• _Problems to solve_:
1. Reproduce verbatim the stretch of the Lightning Network article from "Don’t Panic, WAIT" through "the net results.".
2. Summarize the Lightning Network article below in two sentences.

One month on, a Redditor who “lost” 4 Bitcoin on the Lightning Network has published advice to the public based on his experience.
One month on, a Redditor who “lost” 4 Bitcoin (BTC) on the Lightning Network has published advice based on his experience.
In a thread posted to the r/Bitcoin community on Dec. 1, Redditor ZipoTm revealed that the Lightning community had given him “huge support” by helping him to save his coins, with most of them now recovered.
Don’t Panic, WAIT
As reported, the Lightning Network is a second-layer solution to Bitcoin’s scalability limitations, which works by opening payment channels between users that keep the majority of transactions off-chain, turning to the underlying blockchain only to record the net results.
In his post, ZipoTm gave details of the five successful steps he had taken to recover most of his funds.

• _Information shown_:

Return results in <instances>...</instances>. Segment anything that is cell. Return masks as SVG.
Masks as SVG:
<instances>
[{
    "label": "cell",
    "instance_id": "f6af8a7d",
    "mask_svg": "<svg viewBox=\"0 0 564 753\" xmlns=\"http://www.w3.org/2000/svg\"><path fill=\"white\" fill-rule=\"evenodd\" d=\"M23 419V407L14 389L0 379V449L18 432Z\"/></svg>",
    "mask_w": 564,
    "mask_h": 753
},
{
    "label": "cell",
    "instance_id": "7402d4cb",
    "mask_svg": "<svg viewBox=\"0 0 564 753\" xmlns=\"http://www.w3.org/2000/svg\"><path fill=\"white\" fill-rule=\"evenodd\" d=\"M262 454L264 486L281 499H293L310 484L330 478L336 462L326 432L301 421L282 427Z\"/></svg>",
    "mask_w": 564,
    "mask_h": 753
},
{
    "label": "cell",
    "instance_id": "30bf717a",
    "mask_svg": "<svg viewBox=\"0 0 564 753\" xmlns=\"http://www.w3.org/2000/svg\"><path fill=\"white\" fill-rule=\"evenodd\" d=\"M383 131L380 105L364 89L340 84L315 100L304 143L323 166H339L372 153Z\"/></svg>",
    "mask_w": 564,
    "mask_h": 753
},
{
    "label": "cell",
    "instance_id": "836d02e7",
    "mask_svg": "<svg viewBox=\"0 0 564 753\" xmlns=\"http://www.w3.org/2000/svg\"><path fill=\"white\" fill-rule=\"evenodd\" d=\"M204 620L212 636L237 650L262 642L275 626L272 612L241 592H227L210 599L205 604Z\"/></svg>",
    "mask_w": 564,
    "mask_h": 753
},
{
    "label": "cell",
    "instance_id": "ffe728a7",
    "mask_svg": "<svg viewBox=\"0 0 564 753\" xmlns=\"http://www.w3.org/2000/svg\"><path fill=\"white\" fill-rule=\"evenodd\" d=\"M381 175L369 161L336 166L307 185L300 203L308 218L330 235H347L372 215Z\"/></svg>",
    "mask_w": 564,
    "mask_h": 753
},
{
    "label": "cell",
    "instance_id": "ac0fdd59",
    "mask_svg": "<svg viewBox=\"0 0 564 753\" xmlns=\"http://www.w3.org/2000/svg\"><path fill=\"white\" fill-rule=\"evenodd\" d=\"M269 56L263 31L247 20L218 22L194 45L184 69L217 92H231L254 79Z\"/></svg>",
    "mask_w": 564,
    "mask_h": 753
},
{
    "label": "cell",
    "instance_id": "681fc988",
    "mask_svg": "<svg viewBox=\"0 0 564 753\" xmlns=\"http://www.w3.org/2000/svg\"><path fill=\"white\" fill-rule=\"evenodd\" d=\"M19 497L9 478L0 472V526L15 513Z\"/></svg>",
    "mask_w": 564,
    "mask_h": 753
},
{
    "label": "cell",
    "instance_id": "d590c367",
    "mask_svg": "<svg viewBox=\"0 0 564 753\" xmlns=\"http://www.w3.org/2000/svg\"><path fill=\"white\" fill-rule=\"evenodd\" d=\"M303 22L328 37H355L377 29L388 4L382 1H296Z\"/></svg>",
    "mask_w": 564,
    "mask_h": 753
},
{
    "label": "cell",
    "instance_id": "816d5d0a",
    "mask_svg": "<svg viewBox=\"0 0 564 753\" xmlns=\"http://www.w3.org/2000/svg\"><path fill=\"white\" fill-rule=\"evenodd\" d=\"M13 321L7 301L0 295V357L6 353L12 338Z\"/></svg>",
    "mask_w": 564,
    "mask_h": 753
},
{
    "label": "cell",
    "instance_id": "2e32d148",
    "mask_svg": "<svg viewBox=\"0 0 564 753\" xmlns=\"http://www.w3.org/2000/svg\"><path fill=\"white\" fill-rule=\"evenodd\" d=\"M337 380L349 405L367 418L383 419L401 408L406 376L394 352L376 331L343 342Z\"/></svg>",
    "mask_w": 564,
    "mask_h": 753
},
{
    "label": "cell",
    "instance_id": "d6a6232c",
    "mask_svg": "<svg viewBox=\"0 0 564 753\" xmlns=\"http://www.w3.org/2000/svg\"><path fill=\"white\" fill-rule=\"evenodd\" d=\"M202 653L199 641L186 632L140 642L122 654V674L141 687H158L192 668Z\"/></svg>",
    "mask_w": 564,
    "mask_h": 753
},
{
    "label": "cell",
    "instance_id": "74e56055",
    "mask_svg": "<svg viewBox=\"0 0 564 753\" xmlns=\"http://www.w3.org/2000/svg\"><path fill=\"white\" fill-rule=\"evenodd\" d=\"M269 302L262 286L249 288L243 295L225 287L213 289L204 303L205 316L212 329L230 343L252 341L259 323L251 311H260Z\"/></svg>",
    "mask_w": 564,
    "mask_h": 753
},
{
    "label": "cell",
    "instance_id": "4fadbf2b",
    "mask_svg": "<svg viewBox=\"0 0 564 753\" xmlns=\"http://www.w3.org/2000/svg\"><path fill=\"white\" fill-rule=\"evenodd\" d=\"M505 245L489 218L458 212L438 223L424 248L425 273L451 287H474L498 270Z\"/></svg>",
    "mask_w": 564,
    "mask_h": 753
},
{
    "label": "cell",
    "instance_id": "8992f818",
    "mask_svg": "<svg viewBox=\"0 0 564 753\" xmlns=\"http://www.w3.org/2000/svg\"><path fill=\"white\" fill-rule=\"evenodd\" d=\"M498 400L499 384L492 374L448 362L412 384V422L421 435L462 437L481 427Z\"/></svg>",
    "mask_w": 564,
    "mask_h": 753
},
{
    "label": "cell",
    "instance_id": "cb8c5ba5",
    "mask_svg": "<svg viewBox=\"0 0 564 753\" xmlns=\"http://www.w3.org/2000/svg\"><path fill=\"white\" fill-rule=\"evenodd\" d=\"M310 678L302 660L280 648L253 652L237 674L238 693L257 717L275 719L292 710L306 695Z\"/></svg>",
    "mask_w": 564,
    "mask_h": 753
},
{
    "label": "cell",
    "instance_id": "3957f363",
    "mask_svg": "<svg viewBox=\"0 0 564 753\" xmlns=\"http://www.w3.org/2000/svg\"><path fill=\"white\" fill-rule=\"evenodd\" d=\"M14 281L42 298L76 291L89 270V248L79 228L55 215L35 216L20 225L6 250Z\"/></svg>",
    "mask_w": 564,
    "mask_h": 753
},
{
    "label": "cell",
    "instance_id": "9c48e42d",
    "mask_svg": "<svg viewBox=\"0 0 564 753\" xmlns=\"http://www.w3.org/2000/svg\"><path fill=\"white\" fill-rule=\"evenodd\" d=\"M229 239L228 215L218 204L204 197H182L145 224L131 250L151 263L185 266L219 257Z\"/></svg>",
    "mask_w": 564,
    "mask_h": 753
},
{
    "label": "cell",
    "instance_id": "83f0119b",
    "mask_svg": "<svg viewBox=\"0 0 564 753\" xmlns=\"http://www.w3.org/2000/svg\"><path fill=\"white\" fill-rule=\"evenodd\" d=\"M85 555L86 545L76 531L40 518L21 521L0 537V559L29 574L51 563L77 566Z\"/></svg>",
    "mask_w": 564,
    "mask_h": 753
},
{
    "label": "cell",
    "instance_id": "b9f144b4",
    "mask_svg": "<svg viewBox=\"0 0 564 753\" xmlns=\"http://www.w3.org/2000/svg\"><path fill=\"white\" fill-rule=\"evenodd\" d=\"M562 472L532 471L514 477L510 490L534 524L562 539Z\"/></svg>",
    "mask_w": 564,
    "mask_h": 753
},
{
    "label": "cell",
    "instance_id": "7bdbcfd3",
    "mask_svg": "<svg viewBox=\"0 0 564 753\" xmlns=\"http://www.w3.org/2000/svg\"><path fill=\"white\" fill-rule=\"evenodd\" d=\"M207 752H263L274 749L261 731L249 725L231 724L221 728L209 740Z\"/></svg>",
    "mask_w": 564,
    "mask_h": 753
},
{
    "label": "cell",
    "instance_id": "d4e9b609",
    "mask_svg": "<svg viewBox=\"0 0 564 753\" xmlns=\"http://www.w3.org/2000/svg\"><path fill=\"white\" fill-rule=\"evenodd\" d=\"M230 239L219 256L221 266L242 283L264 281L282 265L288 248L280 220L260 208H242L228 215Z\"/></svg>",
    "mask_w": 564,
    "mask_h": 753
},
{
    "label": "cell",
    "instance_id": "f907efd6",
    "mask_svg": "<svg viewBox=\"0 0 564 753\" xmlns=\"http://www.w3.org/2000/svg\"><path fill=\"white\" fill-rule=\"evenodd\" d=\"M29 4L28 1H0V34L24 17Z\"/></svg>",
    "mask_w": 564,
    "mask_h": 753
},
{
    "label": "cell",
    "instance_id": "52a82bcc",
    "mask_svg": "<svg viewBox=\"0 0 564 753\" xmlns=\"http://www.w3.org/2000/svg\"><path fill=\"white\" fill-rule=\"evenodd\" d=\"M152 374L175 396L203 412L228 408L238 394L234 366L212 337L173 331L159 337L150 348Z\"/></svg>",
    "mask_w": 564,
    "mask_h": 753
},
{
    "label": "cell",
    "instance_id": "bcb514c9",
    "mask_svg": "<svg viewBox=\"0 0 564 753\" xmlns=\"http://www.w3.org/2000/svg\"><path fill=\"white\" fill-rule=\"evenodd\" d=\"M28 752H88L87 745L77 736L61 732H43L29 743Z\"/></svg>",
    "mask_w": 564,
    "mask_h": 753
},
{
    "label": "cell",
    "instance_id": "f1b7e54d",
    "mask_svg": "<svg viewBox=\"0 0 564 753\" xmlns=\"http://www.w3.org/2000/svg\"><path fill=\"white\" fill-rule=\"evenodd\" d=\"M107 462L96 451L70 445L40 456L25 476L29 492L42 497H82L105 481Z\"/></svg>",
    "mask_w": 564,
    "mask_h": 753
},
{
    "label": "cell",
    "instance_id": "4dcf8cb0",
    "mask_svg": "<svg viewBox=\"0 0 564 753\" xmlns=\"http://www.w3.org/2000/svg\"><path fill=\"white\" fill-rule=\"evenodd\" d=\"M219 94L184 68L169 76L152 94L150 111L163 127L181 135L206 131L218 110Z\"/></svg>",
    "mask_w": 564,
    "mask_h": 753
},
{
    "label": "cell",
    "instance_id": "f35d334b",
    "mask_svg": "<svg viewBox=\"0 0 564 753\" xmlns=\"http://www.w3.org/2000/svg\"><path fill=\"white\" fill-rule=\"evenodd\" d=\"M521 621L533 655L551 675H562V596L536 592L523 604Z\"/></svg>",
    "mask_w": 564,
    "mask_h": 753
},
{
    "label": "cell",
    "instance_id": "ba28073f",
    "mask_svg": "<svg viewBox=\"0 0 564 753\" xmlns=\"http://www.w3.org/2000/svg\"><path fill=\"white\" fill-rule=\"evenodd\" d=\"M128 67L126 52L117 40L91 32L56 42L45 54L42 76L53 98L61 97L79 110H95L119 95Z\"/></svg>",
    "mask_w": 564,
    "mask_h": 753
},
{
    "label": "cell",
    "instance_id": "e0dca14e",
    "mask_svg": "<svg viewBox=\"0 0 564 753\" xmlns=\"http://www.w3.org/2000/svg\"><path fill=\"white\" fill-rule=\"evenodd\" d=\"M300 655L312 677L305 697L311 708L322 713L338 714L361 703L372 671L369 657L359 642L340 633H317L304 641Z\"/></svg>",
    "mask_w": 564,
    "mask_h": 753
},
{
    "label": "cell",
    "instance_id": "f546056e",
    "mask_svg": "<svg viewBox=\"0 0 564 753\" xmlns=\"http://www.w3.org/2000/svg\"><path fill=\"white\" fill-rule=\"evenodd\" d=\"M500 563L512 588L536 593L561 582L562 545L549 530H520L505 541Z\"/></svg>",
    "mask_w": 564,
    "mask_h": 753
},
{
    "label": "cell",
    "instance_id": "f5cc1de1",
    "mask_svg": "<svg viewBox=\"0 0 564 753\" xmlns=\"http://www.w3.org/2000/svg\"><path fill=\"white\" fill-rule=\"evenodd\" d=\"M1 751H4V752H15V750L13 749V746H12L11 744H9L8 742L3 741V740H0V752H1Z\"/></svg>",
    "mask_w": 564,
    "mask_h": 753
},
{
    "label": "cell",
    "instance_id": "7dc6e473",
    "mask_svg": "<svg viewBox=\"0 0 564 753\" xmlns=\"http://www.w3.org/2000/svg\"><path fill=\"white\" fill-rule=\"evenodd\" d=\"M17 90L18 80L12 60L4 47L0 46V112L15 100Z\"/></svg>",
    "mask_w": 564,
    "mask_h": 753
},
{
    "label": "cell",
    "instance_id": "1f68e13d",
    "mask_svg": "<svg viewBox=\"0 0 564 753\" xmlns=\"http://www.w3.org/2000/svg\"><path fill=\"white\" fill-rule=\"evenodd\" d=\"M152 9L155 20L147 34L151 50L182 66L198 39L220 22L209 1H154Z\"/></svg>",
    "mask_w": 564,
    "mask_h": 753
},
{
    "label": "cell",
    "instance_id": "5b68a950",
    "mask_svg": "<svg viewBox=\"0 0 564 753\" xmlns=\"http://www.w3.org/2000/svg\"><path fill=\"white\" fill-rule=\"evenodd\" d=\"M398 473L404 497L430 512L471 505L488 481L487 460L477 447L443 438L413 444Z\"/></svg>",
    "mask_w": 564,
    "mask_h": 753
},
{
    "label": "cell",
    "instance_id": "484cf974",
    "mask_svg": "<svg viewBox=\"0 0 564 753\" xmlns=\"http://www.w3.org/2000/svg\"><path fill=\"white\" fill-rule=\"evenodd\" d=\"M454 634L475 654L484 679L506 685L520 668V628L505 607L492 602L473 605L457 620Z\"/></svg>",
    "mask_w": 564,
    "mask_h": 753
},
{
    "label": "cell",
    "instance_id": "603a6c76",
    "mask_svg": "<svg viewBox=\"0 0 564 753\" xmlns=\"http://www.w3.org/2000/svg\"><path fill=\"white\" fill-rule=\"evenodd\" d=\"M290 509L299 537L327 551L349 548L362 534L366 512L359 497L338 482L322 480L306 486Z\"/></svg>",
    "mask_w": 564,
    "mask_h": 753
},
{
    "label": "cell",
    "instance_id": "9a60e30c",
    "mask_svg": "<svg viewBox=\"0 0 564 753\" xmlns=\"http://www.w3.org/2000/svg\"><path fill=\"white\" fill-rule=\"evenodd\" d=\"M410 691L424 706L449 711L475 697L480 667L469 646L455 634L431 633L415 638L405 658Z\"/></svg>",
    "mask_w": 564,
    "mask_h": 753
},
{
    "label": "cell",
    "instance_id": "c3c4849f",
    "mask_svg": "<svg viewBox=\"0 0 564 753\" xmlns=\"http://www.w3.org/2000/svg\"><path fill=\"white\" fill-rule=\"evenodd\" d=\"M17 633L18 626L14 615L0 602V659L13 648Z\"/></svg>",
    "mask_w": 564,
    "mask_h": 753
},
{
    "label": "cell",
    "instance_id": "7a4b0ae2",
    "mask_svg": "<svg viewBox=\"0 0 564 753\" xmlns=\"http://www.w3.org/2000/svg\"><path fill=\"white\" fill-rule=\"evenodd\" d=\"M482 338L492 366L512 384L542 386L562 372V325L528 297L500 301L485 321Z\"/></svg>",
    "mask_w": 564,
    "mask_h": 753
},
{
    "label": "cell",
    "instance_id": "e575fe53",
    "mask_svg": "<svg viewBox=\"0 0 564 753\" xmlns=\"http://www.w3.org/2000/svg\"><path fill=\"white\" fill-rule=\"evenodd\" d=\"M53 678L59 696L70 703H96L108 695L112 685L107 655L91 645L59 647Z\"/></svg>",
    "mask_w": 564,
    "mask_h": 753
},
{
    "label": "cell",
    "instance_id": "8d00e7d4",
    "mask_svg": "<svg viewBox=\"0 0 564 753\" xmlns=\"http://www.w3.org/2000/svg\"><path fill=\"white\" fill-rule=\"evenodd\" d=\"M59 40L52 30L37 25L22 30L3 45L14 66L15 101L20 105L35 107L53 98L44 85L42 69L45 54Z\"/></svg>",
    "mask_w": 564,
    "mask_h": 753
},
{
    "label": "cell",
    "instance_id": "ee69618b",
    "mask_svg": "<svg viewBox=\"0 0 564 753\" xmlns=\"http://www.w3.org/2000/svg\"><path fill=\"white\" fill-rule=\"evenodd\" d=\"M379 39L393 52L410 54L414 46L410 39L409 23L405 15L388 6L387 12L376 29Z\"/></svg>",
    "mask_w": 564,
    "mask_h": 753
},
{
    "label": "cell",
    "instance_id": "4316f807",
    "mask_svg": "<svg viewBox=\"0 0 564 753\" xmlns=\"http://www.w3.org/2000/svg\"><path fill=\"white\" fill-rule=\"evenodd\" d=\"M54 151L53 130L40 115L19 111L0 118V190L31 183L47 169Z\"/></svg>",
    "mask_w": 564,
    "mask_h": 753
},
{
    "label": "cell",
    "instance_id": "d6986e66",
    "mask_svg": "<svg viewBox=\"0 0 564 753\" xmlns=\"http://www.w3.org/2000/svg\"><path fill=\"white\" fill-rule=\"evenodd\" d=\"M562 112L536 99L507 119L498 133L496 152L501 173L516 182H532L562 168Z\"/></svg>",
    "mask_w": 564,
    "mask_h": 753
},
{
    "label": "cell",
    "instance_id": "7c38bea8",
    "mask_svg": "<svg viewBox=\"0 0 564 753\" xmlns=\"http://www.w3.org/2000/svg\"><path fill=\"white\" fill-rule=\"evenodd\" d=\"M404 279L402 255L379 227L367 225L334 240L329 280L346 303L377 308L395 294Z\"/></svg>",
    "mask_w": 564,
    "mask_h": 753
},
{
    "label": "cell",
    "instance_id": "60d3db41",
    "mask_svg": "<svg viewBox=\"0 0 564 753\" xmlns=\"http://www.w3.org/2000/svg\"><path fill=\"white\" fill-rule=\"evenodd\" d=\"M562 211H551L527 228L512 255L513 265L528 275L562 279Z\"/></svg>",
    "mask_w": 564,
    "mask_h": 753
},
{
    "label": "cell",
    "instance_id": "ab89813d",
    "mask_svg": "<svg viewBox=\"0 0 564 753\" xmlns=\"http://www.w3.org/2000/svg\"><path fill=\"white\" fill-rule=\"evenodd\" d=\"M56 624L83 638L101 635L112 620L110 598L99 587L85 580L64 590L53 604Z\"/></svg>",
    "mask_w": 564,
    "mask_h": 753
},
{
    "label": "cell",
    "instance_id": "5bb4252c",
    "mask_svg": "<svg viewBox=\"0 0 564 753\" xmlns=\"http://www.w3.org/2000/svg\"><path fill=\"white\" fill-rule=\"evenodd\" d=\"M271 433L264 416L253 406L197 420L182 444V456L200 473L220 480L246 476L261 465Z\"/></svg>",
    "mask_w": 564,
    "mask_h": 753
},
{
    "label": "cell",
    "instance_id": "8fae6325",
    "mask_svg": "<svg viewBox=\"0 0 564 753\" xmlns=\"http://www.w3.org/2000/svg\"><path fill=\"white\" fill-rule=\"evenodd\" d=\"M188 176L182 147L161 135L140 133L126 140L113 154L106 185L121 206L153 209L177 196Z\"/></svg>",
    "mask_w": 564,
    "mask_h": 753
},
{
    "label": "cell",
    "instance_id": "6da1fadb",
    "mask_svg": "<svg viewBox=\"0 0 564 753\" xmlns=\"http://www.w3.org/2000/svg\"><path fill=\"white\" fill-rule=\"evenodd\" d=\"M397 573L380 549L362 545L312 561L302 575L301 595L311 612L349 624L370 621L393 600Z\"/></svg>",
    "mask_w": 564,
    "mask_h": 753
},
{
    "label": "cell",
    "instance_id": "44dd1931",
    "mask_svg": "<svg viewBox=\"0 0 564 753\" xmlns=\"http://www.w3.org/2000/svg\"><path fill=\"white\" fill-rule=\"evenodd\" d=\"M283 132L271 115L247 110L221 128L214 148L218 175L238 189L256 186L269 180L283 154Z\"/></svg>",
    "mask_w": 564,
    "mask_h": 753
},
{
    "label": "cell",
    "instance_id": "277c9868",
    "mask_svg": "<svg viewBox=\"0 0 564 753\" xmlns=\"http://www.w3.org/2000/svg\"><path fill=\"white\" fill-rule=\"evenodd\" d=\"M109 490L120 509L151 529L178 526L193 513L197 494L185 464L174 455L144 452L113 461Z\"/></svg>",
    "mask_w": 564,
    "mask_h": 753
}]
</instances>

• _Answer section_:
1.
Don’t Panic, WAIT
As reported, the Lightning Network is a second-layer solution to Bitcoin’s scalability limitations, which works by opening payment channels between users that keep the majority of transactions off-chain, turning to the underlying blockchain only to record the net results.

2. A Redditor named ZipoTm, who "lost" 4 Bitcoin on the Lightning Network, has published advice based on his experience. In a Dec. 1 thread on r/Bitcoin, he said that the Lightning community's "huge support" helped him recover most of his coins, and he described the five successful steps he took to do so.